• [To do]:
Dropping every picture, set down exactly the lines in the entries below, starting with the line with "Estupenda Casa Con" and going on through the line with "Pessoas caminham perto".

• [Data shown]:
•••••
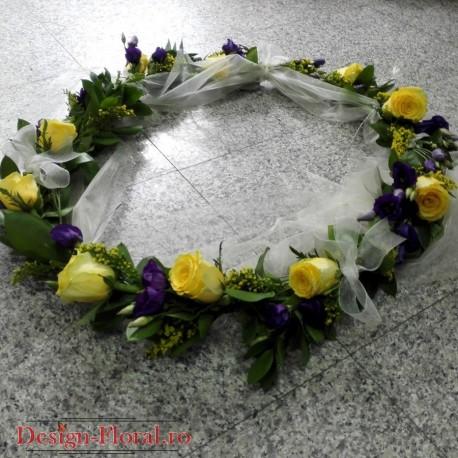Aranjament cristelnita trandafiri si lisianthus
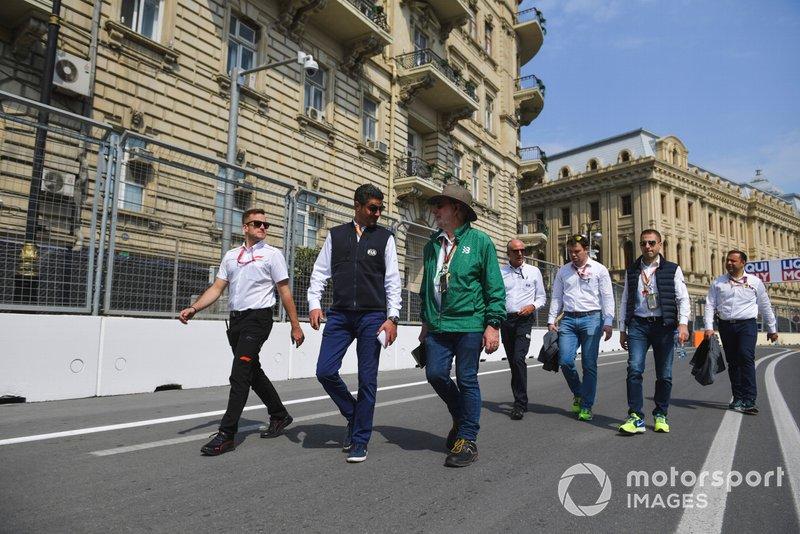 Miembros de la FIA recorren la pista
•••••
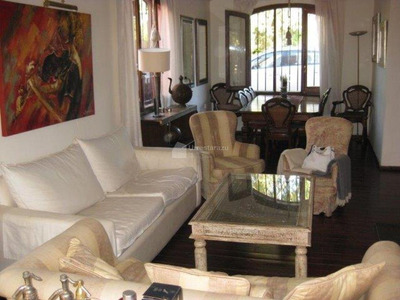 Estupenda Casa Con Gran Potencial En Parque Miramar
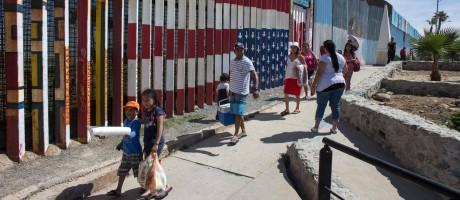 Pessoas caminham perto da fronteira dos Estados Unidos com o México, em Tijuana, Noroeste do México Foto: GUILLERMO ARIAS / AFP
•••••
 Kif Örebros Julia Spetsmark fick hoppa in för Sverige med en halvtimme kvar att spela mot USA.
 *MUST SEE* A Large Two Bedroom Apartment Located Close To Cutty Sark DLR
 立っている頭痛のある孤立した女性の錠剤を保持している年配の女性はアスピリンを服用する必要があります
•••••
• [Exercise solution]:
 Estupenda Casa Con Gran Potencial En Parque Miramar
 Pessoas caminham perto da fronteira dos Estados Unidos com o México, em Tijuana, Noroeste do México Foto: GUILLERMO ARIAS / AFP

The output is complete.